Now it looks like the API will soon be obsolete, or at least a lot less significant. And standardized tests could be just one element in how we grade the quality of a school. [ed. note: this post was published in mid-September of 2014]
Replacing the API could and should be a good thing because we can stop pretending that one number tells us all we need to know about an organization and endeavor as complicated as a school. At the same time, parents and community members -- to say nothing of state officials -- want a reasonable way to compare and understand school performance. Hopefully state policymakers will replace the API with measures of school quality and effectiveness that are more meaningful but still easy to understand.
New measurements should be closely tied to California’s new funding and accountability system, which requires school districts to create Local Control Accountability Plans. (See Ed100 Lessons 7.8 and 7.10.) The new state law specifies that schools should be held accountable for eight broad "priorities" and, as the figure below indicates, for a wealth of specific "outcome measures" related to those priorities.
You can see that the API is just one of many measures of student achievement. The one-number score, or some new equivalent, could become part of a much broader report card for school districts and schools.
California's Eight State Priorities and Required Outcome Measures
Over the next year, the State Board of Education will be designing that report card, which should help districts and communities evaluate schools’ progress and identify areas for improvement. The official label for this work is the LCFF Evaluation Rubric.
Goals of the LCFF Evaluation Rubric:
More information about the rubric and its development is available here.
State leaders want your opinions about this. During the month of September, 2014, the State Board of Education is holding four meetings to gather public input. They will also take comments online from September 18 to 22; details here.
If you plan to participate you might want to spend a bit of time reading and thinking about how school success can and should be measured. A great place to start is Chapter 9 of Ed100.org.
As the state’s Evaluation Rubric work gets underway, I keep wondering whether it will produce a measure of school and district quality that has meaning for the general public and for most of the folks actually working in schools.
Maybe it will be a bit like those old elementary report cards that give students one of three marks. That seems like a simple enough concept. Or maybe while the state’s evaluation and accountability process takes all eight state priorities into account, a single number measure will still be the most important thing—a bigger, brighter API.
I can’t help but worry that all of this new accountability work is just tinkering around the edges. Will it really help teachers prepare kids better for their futures?

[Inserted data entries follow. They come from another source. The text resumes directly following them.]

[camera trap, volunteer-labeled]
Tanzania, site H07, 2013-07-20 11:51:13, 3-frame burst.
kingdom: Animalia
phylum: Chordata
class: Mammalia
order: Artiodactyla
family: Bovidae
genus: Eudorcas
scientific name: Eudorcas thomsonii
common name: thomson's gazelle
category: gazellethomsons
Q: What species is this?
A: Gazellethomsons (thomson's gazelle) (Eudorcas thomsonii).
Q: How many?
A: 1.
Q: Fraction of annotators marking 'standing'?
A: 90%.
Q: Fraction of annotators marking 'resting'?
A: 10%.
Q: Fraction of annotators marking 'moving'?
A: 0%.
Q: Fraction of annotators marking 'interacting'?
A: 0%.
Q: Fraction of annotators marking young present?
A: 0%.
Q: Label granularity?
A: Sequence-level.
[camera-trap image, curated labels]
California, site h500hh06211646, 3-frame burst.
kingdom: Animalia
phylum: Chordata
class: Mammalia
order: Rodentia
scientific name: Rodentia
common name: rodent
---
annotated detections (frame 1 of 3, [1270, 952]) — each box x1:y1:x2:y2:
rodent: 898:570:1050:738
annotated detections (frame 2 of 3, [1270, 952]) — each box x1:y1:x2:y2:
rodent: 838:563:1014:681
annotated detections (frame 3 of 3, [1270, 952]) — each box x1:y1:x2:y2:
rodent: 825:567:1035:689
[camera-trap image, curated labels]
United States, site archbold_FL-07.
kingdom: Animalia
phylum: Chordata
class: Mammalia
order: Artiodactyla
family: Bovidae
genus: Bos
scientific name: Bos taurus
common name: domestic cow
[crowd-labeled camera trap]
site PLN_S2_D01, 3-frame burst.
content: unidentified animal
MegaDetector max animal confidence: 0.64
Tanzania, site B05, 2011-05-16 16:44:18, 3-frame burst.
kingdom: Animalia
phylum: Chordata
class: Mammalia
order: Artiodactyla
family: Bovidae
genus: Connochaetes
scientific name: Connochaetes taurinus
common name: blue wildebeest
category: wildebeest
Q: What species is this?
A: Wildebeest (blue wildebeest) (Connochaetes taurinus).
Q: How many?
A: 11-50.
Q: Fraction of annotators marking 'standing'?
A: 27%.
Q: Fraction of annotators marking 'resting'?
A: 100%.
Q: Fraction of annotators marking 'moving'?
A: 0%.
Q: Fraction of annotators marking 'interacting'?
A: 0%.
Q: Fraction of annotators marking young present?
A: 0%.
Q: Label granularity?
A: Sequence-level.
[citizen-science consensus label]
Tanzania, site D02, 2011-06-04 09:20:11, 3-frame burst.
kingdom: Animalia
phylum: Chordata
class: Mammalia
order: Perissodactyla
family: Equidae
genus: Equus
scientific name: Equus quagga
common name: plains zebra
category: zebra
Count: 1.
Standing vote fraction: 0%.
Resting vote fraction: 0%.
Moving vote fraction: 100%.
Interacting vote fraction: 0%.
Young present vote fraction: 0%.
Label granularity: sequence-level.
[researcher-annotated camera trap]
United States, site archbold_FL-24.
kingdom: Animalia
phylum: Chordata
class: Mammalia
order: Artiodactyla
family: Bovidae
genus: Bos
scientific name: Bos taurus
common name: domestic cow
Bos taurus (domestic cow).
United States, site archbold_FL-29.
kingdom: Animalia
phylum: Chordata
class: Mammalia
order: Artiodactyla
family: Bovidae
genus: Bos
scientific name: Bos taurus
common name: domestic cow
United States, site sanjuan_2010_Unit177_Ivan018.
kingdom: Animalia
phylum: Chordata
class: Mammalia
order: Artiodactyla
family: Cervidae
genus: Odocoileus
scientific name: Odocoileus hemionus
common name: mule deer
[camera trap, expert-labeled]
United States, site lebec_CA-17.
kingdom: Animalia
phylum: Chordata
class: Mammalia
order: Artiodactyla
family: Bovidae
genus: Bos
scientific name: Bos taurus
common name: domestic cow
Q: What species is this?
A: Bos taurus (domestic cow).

If you want to join me in thinking more deeply about what kind of state accountability system could have that effect, I invite you to take a look at the report Fixing Our National Accountability System. The report’s author, Marc Tucker, is president of the National Center for Education and the Economy (NCEE). I consistently find him to be a thoughtful and well-informed voice in the discussion about how to improve our schools. At the risk of oversimplifying, his prescription is to create an accountability system that depends a lot less on test scores, instead creating other “very strong incentives for all teachers to work hard and constantly to improve their professional competence or get out of teaching.” His report is interesting reading.
*Mary L. Perry, an independent education consultant in California, helped with the writing and editing of Ed100. Her knowledge of education issues and policies, particularly school finance, was developed during the 18 years she served as deputy director of EdSource, as a local school board member, and as an active parent while her children attended public schools in San Jose.